Data rows:
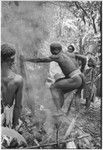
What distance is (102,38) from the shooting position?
434 cm

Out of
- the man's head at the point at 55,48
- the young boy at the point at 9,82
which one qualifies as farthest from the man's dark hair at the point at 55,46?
the young boy at the point at 9,82

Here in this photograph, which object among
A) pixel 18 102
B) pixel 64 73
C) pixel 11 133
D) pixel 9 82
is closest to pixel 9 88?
pixel 9 82

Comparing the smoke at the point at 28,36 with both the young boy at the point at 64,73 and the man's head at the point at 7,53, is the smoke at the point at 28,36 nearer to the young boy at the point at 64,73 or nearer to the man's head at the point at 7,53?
the young boy at the point at 64,73

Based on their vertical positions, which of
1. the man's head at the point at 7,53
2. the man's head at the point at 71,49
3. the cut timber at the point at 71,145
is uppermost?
the man's head at the point at 71,49

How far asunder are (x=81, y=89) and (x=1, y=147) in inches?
51.8

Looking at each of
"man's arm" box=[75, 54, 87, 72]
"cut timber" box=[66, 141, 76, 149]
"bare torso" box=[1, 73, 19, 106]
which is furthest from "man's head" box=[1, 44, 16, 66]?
"cut timber" box=[66, 141, 76, 149]

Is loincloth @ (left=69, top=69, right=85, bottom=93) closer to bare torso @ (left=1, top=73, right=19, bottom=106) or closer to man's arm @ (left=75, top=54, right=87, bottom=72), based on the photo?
man's arm @ (left=75, top=54, right=87, bottom=72)

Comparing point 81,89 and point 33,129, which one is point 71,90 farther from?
point 33,129

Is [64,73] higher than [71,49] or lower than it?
lower

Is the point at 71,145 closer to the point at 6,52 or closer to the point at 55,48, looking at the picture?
the point at 55,48

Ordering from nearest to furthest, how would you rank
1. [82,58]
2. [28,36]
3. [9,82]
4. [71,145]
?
[9,82] < [71,145] < [82,58] < [28,36]

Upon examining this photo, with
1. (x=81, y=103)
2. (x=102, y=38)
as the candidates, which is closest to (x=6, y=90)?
(x=81, y=103)

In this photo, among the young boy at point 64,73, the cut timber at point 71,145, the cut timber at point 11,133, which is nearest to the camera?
the cut timber at point 11,133

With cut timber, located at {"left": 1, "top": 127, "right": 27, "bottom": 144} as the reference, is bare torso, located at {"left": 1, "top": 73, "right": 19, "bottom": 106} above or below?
above
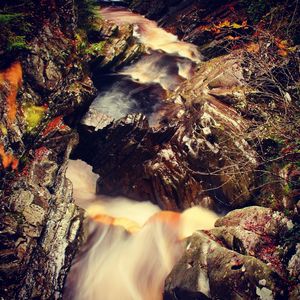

Exercise: Find each line of the material that contains the word "Comparing", matching case exactly, and copy those lines.

Exercise result:
Comparing the smoke at the point at 28,36 with both the young boy at the point at 64,73 and the man's head at the point at 7,53, is the smoke at the point at 28,36 nearer to the young boy at the point at 64,73 or nearer to the man's head at the point at 7,53?
Comparing point 81,89 and point 33,129, which one is point 71,90 farther from?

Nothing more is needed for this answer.